Supplied text:
——————————

Michael Kevin Johnston
just a blog about my life. it's way easier than writing about my life in a journal. if you stumble upon this blog, you might find it interesting, or you may just be bored to tears. either way, it's okay. if you don't like it, move on to the next one.
Tuesday, February 15, 2011
Wednesday, February 2, 2011
Firing someone is never easy.
Firing someone is never easy. Such a harsh term, "firing". It's makes it sound like your burning somebody alive. Seriously, I will use the word termination.
The thing about working so closely with people is the simple fact that you become "friends". You spend more time with people you work with, than you do with your own family. In my case, I thought I was doing the right thing by giving Sommer an opportunity to grow and build her clientele. To my detriment giving her too much time was making me the "enabler". I was trying to be the best person I could be by not letting her go a long time ago. The fact is that in this struggling economy, I was paying way too much for the job that was being performed
The timing could not be worse. The very time she is going through a rough patch in her relationship with, my friend (that I matched made with 10 months ago), was the way the timing played out for this termination as well.
Simple truth; I gave Sommer an opportunity to advance within the company. I poured my heart and soul into a plan that could catapult her to the next level. When I presented it to her, she did not show one sign of understanding what I had just offered her. She claims that she was busy processing it. I gave her a deadline to report back to me her decision. I made it clear that if she was not interested in growing within the company that , that was okay too. I was talking about future possibilities of partnership with this young lady! The deadline came and went, without acknowledgment of the offer, an acceptance or denial. Nothing, not a word. I even went to where she was for the entire afternoon, the day after the deadline, and waited for her to give me some sort of unsolicited response. She did not. So the time came that she was finished for the day and I told her that I had given her a deadline for the advancement offer and that I had not heard back form her. She agreed. .......okay, now is the time to say something Sommer, hello??? IS there anyone home? Not one word in her defense. Not one. I said, "Okay, well, I'm sorry but I think it is time we sever this relationship, neither of us are benefiting from it and I cannot continue to waste my time, or yours [hers]". "Okay". No, that's what she said, just, "okay". She proceeded to pack her things and head to the door. I ask, "Is that everything Sommer?" She responded "Yes". I ask did she have anything to say after 3 1/2 years? "Nope". I stated that I was shocked, she then responded, "I'm the one that's shocked, because I know that this does not have to do with anything here, but rather was what Uri [my friend and her boyfriend] was running his mouth about". WHAT? I told her it did not have anything to do with Uri, and everything to do with the fact that she completely ignored my repeated request for making decisions about moving forward.
That said a lot to me. She wanted to blame someone else for her not making a decision. She is not willing to take responsibilities for her short-comings.
Wow, that's all I have to say. Wow!
Thursday, January 14, 2010
Time for my education....damn it!
Busy day today in the salon. Haircut's all day. I really like it when color clients break up the day, but about every 5 weeks or so there seems to be a trend that it's all haircuts, all day. Exhausting!

——————————

Input data:
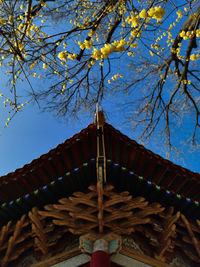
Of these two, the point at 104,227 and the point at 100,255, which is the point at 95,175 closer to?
the point at 104,227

——————————

Problems to solve:
**a)** Which dates appear in the blog? List every one.
**b)** Copy the blog word for word, starting at "That said a" up to and including "for her short-comings.".

Answers below:
**a)**
- Tuesday, February 15, 2011
- Wednesday, February 2, 2011
- Thursday, January 14, 2010

**b)**
That said a lot to me. She wanted to blame someone else for her not making a decision. She is not willing to take responsibilities for her short-comings.